What tumors account for around 75% of malignant pleural effusions?

A

Lung carcinoma
Breast carcinoma
Lymphoma

19
Q

What is the first step in management of a pleural effusion?

A

Thoracentesis
Simple and easy diagnostic procedure that provides decision making information in 90% of cases
Must determine if transudative or exudative
Transudative rules out malignant effusion
Thoracentesis is not needed if classic signs of heart failure where a trial of diuretic is done first

20
Q

If patient has pleural effusion and thoracentesis show exudate, but is non-diagnostic. What are the next steps?

A

Exudate is common with malignancy. If other sx of malignancy present, do chest CT looking for a mass. If one is present, the next step will be bronchoscopy for dx.

§

§ **TASKS FOR THIS EXERCISE**
(a) For each statement below, say whether it agrees with the pleural effusion notes, and quote the words of the notes that decide it. (i) Thoracentesis provides decision-making information in 90% of cases. (ii) A transudative effusion points to a malignant effusion. (iii) Thoracentesis is always required before a trial of diuretic.
(b) According to the pleural effusion notes, what is the next step if the chest CT shows a mass?
(c) Reproduce the pleural effusion notes starting at "What is the" and ending at "the next steps?".

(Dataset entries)
§

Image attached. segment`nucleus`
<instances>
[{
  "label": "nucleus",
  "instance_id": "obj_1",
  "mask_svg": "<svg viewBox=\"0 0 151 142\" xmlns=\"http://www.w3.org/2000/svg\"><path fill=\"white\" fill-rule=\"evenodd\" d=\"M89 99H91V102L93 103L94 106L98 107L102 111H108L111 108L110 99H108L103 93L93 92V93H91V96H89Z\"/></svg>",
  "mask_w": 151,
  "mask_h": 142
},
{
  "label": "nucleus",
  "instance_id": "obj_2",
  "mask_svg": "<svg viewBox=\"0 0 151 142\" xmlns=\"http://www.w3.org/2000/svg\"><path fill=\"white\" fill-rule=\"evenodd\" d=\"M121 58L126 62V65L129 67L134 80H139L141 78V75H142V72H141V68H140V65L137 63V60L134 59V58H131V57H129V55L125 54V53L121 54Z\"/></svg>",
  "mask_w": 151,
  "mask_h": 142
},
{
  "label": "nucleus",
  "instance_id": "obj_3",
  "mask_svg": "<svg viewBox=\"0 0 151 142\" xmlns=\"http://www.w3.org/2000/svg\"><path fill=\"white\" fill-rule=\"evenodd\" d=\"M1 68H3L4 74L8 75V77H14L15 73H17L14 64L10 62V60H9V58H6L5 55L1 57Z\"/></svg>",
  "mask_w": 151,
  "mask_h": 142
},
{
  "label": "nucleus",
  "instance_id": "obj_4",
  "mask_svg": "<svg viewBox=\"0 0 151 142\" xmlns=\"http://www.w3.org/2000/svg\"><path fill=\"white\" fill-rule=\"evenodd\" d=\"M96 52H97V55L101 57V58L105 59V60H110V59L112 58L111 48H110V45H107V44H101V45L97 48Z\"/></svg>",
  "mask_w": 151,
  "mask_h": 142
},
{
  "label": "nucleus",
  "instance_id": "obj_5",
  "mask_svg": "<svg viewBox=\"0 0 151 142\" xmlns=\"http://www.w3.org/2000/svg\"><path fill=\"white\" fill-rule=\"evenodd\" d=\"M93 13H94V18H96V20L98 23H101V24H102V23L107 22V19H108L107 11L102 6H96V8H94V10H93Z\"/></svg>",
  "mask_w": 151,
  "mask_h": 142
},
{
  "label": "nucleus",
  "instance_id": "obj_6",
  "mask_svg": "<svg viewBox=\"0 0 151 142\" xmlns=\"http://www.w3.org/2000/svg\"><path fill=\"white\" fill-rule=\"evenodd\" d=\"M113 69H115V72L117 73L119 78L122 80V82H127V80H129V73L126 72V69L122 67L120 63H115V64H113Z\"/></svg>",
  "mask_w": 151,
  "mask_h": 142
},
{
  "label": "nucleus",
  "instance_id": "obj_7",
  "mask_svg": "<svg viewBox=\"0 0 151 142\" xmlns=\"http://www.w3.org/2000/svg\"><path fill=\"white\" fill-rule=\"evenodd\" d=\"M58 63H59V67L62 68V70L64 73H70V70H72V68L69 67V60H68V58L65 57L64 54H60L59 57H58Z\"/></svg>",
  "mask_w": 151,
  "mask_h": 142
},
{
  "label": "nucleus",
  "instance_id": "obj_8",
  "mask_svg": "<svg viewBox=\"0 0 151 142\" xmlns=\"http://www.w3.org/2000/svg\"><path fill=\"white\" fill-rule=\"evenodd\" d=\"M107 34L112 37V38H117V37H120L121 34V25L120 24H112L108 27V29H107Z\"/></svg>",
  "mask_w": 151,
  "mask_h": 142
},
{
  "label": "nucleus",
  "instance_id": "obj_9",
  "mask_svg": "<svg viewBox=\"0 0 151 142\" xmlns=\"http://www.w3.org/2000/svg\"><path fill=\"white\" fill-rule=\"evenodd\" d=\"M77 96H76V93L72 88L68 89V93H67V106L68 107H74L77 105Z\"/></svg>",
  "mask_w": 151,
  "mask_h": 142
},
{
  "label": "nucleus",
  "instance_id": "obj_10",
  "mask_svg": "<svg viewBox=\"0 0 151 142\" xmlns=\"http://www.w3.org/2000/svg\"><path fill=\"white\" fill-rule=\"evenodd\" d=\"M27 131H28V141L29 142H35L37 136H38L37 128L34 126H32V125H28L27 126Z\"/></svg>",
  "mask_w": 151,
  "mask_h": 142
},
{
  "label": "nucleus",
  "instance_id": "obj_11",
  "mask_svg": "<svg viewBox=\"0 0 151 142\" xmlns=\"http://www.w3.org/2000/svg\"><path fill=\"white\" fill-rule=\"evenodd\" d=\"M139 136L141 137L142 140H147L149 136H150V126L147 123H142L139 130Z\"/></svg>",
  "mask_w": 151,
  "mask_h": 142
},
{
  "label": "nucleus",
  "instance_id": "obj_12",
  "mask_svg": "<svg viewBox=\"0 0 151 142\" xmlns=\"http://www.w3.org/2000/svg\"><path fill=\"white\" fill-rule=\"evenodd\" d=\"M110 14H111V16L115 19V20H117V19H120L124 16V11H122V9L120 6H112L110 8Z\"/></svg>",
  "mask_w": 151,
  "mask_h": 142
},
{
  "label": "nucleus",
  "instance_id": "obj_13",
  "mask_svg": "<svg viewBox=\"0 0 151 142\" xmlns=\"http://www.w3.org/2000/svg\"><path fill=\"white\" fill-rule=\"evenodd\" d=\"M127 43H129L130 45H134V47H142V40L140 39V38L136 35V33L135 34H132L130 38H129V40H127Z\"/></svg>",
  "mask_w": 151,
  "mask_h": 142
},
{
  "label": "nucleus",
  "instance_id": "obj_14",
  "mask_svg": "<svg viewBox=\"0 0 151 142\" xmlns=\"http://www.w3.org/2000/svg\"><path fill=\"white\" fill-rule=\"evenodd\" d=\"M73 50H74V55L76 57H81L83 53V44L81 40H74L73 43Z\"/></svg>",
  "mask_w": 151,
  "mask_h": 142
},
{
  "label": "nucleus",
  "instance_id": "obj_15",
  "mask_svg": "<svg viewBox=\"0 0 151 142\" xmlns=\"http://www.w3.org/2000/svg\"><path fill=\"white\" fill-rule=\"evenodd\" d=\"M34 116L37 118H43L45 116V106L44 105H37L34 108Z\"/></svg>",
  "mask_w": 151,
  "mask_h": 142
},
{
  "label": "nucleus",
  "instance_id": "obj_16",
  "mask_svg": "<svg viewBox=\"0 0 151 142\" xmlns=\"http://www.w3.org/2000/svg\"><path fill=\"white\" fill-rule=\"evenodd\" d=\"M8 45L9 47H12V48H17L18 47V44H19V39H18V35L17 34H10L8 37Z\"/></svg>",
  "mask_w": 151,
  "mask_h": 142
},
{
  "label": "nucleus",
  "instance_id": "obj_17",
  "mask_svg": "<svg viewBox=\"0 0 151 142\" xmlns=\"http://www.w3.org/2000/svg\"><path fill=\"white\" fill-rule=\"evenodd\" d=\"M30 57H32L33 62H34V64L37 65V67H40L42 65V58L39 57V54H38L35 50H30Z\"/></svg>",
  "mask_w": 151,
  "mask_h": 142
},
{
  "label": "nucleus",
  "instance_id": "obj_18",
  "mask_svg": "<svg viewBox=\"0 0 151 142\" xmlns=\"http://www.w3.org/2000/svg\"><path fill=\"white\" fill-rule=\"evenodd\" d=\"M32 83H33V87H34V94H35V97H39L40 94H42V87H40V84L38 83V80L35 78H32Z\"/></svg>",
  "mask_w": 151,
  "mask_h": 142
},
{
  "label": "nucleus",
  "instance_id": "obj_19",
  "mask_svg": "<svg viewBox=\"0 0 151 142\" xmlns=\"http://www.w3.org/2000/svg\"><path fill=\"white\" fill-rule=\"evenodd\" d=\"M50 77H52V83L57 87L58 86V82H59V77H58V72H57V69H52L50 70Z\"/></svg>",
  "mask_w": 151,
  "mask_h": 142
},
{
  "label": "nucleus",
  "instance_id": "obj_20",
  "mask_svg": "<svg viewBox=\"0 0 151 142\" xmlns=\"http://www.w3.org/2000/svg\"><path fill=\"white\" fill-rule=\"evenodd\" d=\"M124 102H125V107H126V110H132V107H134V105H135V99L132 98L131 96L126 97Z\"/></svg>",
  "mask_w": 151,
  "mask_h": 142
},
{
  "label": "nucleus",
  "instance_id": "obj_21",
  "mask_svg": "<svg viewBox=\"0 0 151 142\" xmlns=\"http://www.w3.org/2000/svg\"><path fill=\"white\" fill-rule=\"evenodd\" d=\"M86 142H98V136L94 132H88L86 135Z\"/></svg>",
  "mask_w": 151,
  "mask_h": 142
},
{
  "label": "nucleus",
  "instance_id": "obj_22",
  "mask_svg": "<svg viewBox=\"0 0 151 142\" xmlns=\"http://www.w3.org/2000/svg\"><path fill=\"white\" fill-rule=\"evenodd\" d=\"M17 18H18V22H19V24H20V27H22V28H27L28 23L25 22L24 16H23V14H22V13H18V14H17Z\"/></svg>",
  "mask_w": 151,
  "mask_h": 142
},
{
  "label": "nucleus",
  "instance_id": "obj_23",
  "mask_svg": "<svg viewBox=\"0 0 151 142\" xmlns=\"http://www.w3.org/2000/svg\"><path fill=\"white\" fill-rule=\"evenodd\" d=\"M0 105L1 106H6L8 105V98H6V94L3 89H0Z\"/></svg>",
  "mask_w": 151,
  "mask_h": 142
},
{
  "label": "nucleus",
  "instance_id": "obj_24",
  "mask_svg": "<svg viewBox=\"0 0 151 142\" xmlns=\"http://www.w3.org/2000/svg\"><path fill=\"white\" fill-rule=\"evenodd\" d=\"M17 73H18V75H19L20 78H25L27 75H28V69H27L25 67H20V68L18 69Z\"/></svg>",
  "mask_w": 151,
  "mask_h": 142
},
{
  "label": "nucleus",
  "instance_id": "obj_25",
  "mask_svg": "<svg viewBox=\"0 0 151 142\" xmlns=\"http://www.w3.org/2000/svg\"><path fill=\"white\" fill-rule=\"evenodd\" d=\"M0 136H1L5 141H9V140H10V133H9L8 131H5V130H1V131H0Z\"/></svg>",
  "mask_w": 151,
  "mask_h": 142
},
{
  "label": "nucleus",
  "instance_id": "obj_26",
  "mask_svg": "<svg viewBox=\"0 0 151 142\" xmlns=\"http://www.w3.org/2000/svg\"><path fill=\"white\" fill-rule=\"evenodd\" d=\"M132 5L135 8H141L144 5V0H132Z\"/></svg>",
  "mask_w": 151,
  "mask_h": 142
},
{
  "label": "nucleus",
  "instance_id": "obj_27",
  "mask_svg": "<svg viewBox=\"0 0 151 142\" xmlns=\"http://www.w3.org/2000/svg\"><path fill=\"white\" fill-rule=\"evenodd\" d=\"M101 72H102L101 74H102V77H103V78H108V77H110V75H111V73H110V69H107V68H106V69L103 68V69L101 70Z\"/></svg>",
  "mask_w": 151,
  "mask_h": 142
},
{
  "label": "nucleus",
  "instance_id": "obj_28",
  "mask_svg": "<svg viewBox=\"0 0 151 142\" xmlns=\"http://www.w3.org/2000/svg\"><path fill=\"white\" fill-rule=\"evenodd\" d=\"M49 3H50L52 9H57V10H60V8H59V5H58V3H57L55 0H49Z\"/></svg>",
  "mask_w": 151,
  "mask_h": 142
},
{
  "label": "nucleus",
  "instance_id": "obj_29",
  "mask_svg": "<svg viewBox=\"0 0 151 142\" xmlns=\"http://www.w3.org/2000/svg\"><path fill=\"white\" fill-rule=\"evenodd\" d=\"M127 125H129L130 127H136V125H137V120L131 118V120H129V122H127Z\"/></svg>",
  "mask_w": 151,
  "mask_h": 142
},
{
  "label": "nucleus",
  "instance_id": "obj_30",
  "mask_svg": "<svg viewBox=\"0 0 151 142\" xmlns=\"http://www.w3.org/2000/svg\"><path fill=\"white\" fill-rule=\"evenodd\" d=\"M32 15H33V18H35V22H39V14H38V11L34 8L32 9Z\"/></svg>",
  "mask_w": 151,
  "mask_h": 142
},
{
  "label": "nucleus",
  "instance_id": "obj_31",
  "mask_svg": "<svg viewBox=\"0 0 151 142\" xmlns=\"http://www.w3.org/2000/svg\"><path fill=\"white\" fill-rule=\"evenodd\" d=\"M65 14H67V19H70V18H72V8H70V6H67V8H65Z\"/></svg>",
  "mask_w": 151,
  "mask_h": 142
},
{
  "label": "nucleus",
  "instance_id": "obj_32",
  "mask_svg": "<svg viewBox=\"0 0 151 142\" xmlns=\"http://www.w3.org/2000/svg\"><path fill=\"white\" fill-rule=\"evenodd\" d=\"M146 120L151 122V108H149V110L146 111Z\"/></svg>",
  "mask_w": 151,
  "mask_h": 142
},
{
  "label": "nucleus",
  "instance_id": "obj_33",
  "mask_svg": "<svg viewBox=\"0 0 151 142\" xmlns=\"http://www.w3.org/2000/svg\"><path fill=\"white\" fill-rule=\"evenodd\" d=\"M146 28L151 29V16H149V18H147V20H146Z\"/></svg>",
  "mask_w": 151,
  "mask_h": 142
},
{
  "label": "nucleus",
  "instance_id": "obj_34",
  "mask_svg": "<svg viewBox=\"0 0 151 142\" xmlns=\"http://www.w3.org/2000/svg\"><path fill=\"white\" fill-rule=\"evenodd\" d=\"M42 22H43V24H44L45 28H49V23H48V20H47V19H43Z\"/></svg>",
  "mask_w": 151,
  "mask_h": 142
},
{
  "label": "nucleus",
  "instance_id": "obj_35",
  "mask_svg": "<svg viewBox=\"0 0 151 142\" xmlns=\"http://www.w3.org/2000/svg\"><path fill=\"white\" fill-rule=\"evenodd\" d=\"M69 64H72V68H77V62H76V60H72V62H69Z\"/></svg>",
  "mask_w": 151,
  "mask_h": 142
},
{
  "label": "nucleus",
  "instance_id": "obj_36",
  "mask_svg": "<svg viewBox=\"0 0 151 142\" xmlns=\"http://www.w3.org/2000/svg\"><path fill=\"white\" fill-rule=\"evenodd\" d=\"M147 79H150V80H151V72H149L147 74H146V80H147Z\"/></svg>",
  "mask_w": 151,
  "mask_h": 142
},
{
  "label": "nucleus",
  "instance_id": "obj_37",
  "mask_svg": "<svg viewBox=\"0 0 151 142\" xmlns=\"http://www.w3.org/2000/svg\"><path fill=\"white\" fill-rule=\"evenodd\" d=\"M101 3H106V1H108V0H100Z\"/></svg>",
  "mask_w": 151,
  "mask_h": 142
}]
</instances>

§

§ **ANSWERS FOR THE TASKS**
(a)
(i) Yes: "Simple and easy diagnostic procedure that provides decision making information in 90% of cases"
(ii) No: "Transudative rules out malignant effusion"
(iii) No: "Thoracentesis is not needed if classic signs of heart failure where a trial of diuretic is done first"

(b) Bronchoscopy for diagnosis.

(c)
What is the first step in management of a pleural effusion?

A

Thoracentesis
Simple and easy diagnostic procedure that provides decision making information in 90% of cases
Must determine if transudative or exudative
Transudative rules out malignant effusion
Thoracentesis is not needed if classic signs of heart failure where a trial of diuretic is done first

20
Q

If patient has pleural effusion and thoracentesis show exudate, but is non-diagnostic. What are the next steps?